Stem cell proportion-dependent commitment rate b = B₀s/U model satisfies experimental observations whereas constant commitment rate b = B₀ model does not. (A and B) For b = B₀ (A) and b = B₀s/U (B), regions of parameter space (a_m, Λ_m) are given that satisfy: homeostatic division rate 0.5/day ≤ a₀ ≤ 4.0/day (blue), maximum frequency of symmetric-stem fate outcomes 0.5 < P_max(sym) < 0.9 (red), and homeostasis within t = 3.5 days (white). Averages a₀ = 2.5/day and P_max(sym) = 0.7 are indicated by dashed lines. Parameter values satisfying all experimental measurements do not exist for the b = B₀ model (A), whereas they exist for the b = B₀s/U model (B) (solid black outline). Circled letters indicate parameters corresponding to solutions in (C) and (D). (C) Solutions of b = B₀ model are highly oscillatory in parameter regimes that satisfy experimental values of division rate and maximum frequency of symmetric-stem fate outcomes. (D) Solutions of b = B₀s/U model respond quickly to food changes without large oscillations in parameter regimes that satisfy all experimental measurements. To see this figure in color, go online.

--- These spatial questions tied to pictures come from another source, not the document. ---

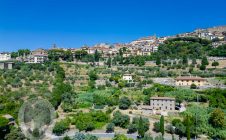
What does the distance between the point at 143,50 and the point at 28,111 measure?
213ft

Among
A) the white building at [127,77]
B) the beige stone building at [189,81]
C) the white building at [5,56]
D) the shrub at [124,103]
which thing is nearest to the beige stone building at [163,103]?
the shrub at [124,103]

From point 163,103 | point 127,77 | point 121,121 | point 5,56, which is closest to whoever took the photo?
point 121,121

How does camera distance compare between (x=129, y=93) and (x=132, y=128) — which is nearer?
(x=132, y=128)

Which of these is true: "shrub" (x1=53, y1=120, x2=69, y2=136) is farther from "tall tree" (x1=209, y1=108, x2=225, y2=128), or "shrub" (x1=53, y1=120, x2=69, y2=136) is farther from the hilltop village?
"tall tree" (x1=209, y1=108, x2=225, y2=128)

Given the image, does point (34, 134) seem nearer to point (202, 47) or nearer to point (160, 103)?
point (160, 103)

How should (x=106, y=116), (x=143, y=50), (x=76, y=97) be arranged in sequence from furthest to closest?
1. (x=143, y=50)
2. (x=76, y=97)
3. (x=106, y=116)

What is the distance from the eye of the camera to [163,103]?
39.2 m

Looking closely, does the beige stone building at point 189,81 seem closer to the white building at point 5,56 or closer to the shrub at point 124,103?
the shrub at point 124,103

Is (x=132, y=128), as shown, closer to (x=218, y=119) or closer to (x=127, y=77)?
(x=218, y=119)

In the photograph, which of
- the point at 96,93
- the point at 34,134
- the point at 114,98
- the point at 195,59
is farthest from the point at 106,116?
the point at 195,59

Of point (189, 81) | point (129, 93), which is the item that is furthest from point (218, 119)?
point (189, 81)

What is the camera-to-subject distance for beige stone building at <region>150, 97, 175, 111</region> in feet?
128

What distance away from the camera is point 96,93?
44.7 meters

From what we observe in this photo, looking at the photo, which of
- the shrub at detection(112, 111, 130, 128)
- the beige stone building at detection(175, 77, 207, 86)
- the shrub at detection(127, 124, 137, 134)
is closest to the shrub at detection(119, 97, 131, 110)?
the shrub at detection(112, 111, 130, 128)
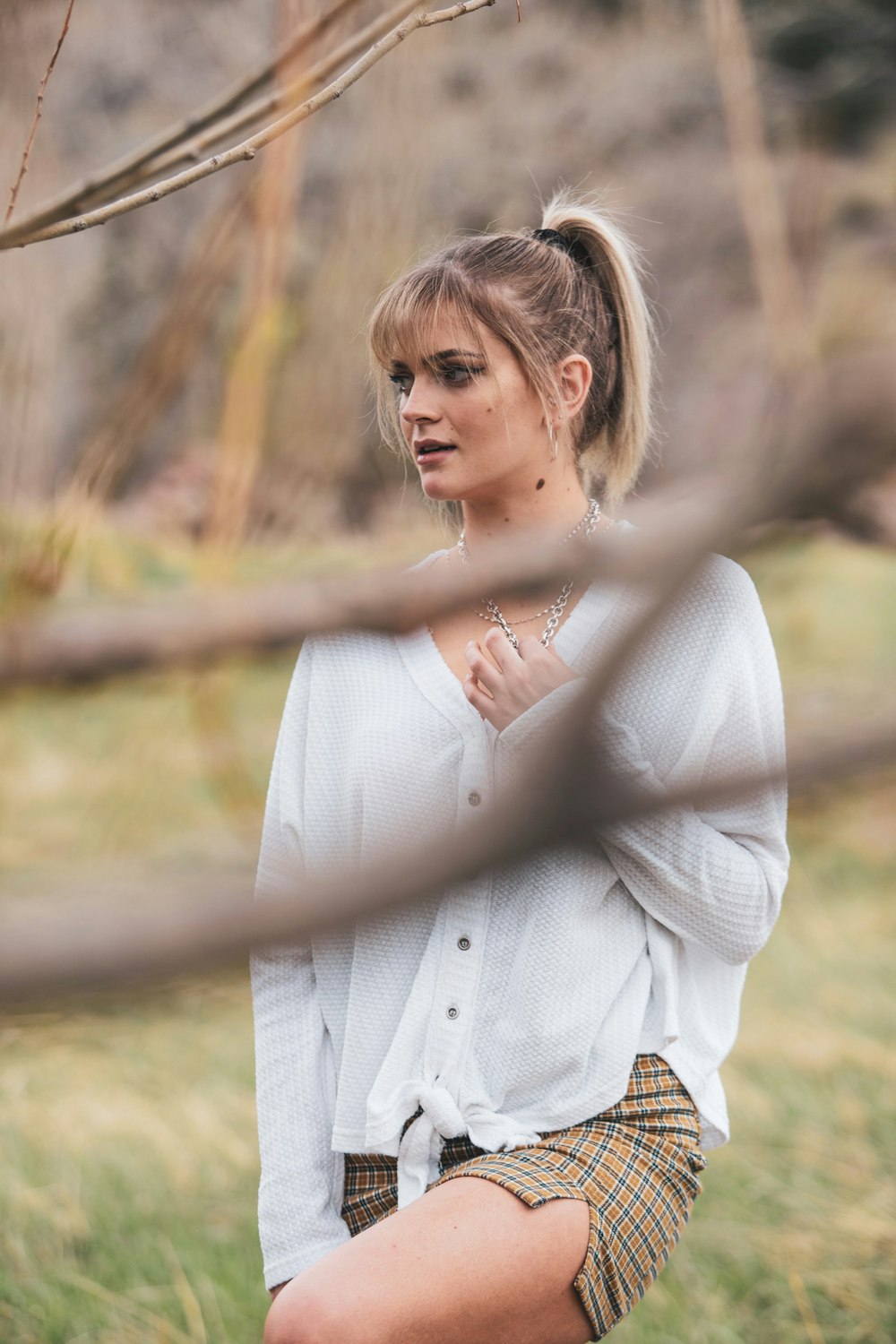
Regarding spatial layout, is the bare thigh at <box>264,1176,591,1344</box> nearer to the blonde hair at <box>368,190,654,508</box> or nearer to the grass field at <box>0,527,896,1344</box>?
the grass field at <box>0,527,896,1344</box>

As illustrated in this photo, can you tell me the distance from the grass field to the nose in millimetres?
238

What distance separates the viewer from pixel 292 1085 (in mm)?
1066

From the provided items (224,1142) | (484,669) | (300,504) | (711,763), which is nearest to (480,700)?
(484,669)

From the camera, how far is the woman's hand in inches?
34.9

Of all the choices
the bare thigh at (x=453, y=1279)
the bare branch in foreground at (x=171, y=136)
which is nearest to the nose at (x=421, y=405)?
the bare branch in foreground at (x=171, y=136)

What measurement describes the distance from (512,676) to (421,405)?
0.90 ft

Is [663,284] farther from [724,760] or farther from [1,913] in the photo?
[1,913]

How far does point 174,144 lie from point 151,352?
0.49 feet

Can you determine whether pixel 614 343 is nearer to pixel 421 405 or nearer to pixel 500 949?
pixel 421 405

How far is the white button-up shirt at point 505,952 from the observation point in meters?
0.97

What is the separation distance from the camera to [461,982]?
99 cm

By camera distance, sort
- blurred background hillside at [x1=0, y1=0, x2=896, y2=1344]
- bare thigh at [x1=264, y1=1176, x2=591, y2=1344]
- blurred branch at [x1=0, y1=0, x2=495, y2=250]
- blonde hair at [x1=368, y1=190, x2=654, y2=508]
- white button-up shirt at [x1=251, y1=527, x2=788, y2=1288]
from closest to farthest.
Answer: blurred branch at [x1=0, y1=0, x2=495, y2=250], blurred background hillside at [x1=0, y1=0, x2=896, y2=1344], bare thigh at [x1=264, y1=1176, x2=591, y2=1344], white button-up shirt at [x1=251, y1=527, x2=788, y2=1288], blonde hair at [x1=368, y1=190, x2=654, y2=508]

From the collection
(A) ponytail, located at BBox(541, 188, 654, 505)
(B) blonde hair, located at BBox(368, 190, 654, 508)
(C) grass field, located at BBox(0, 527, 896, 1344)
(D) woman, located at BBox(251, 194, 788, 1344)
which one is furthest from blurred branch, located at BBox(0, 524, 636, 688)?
(A) ponytail, located at BBox(541, 188, 654, 505)

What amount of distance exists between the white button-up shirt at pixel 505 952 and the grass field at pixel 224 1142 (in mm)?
109
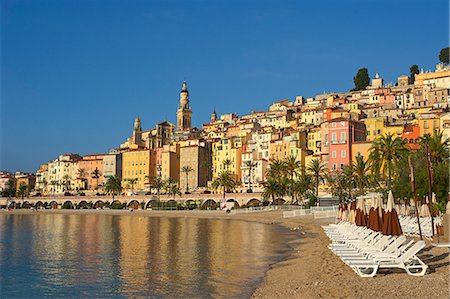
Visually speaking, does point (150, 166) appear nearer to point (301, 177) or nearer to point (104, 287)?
point (301, 177)

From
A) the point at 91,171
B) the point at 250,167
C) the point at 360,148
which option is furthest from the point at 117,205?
the point at 360,148

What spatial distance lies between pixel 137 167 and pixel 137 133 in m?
34.8

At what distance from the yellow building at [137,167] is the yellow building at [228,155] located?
18.5 m

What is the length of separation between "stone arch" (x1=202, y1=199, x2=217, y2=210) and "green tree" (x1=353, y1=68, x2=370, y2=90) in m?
70.8

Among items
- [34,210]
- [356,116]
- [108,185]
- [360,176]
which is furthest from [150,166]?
[360,176]

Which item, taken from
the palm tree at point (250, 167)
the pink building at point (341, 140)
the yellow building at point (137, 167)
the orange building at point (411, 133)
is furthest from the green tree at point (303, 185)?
the yellow building at point (137, 167)

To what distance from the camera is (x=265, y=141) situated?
114688 millimetres

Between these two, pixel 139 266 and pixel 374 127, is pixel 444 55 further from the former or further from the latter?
pixel 139 266

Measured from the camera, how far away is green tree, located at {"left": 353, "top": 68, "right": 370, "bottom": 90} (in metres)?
149

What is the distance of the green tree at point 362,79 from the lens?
149 m

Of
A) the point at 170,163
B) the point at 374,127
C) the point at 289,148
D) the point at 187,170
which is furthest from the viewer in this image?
the point at 170,163

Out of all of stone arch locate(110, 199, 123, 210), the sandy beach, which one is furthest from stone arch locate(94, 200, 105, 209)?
the sandy beach

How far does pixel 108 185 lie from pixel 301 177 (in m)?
55.4

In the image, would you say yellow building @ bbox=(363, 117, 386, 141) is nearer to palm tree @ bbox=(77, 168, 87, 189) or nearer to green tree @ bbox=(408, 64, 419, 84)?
green tree @ bbox=(408, 64, 419, 84)
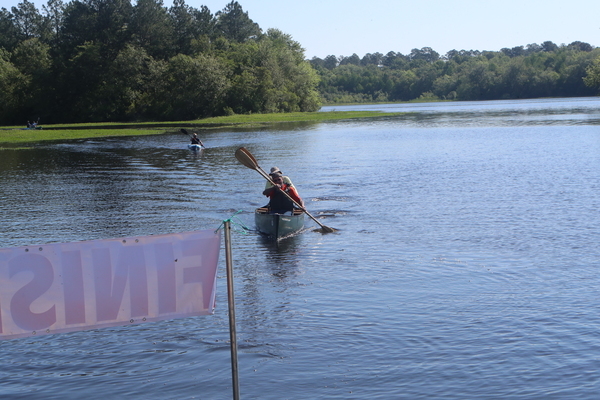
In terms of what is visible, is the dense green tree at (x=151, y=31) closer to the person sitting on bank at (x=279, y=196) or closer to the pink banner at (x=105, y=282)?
the person sitting on bank at (x=279, y=196)

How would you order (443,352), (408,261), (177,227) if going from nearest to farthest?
(443,352) → (408,261) → (177,227)

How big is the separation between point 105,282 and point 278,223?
441 inches

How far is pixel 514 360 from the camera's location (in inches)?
351

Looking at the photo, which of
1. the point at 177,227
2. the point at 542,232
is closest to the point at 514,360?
the point at 542,232

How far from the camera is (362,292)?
12.1m

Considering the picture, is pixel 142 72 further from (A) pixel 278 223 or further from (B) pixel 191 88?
(A) pixel 278 223

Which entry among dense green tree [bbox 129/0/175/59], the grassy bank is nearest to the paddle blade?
the grassy bank

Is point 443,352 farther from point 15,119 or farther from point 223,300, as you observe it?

Applying these criteria, we observe that when commitment rate is constant (b = B₀), no regions of the theoretical parameter space satisfy all three biological measurements; i.e., there is no region in which blue, red, and white shading all overlap (Fig. 2 A). Specifically, solutions to Eq. 4 with constant b = B₀ show strong behaviors of ringing (see Fig. 2 C and Supporting Material), which prevents solutions from approaching steady state within physiological time. This ringing in solutions approaching a new steady state determined by E_in is present for all fold-changes of E_in. Thus, although constant commitment rate is theoretically compatible with midgut adaptive growth, it is incompatible when biologically relevant measurements are applied.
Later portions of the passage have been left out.